***** Data extracts *****
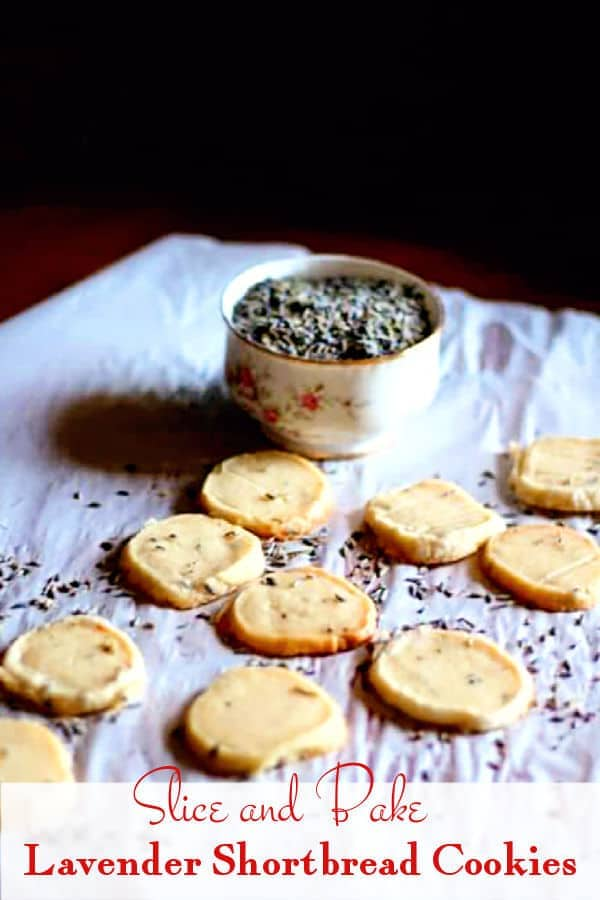 Baked lavender shortbread cookies on a piece of parchment.
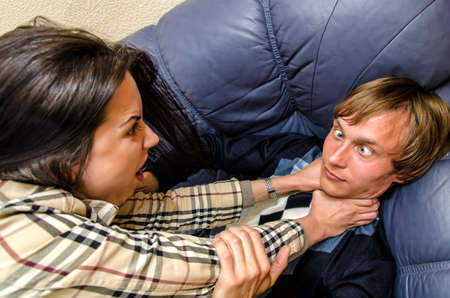 stifle: Office fight  Woman trying to stifle a man on the sofa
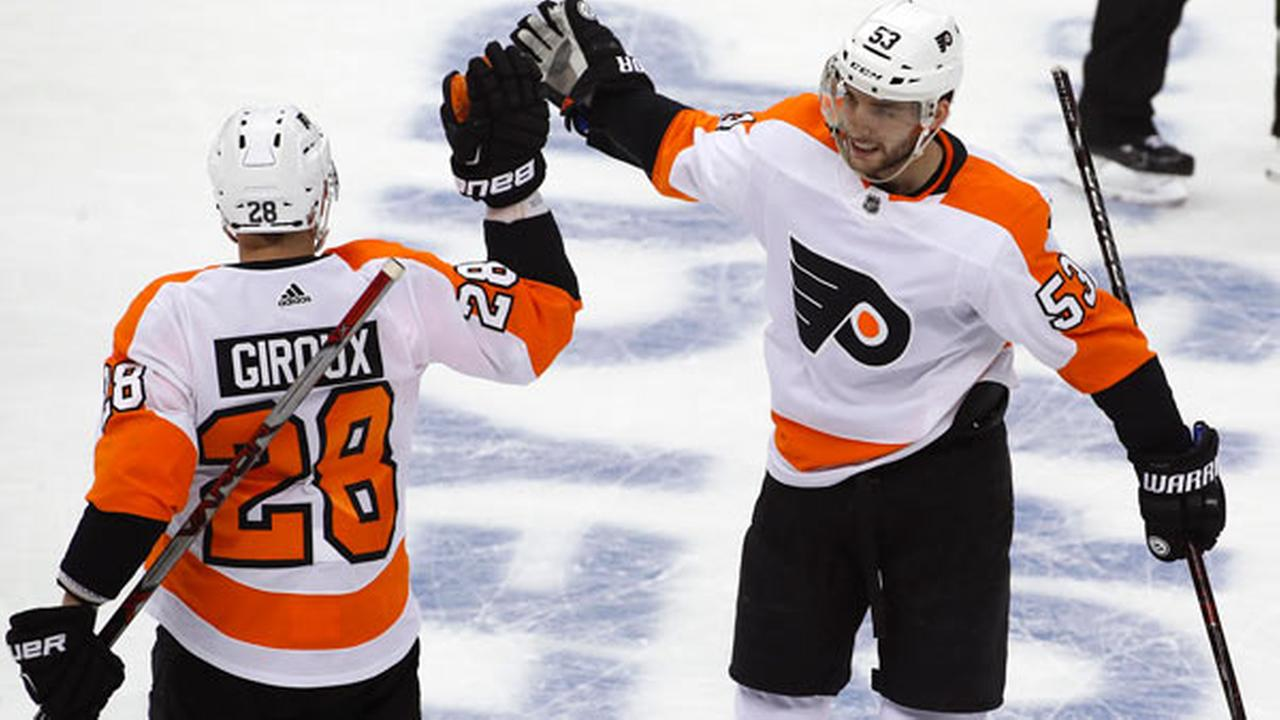 Philadelphia Flyers Shayne Gostisbehere (53) celebrates his goal with Claude Giroux (28) during the first period in Game 2.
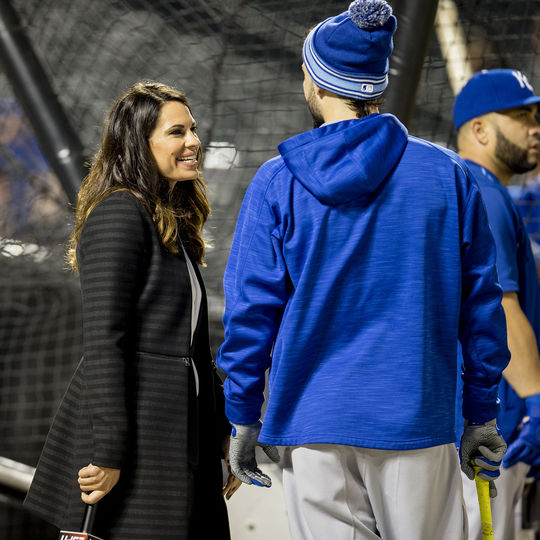 Jessica Mendoza, the first female Major League Baseball game analyst in the history of ESPN, chats with first baseman Eric Hosmer of the Kansas City Royals during batting practice before Game 5 of the 2015 World Series on Nov. 1, 2015 at Citi Field. (Jean Fruth / National Baseball Hall of Fame)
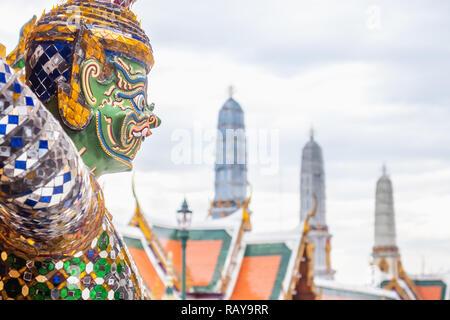Guardian statues at the base of the Golden Chedi of Wat Phra Kaew, Grand Palace, Bangkok - Stock Photo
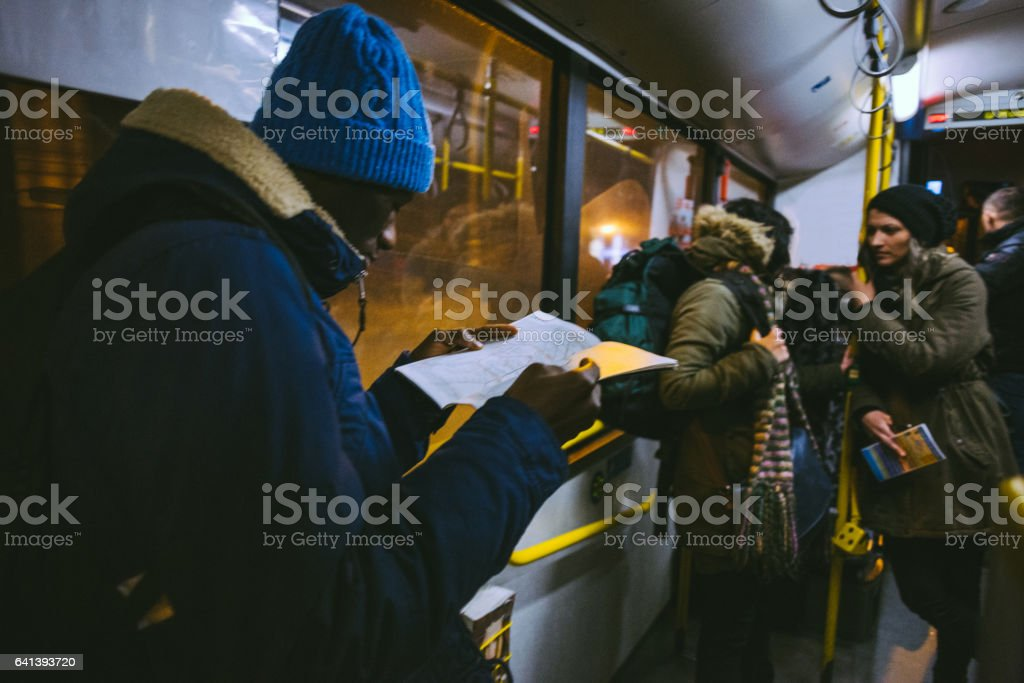 Man Looking At Locating Map In Metro stock photo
*****
The line containing "Philadelphia Flyers Shayne" marks the end: retype every line from the first one in the listing up to and including it, without pictures.

 Baked lavender shortbread cookies on a piece of parchment.
 stifle: Office fight  Woman trying to stifle a man on the sofa
 Philadelphia Flyers Shayne Gostisbehere (53) celebrates his goal with Claude Giroux (28) during the first period in Game 2.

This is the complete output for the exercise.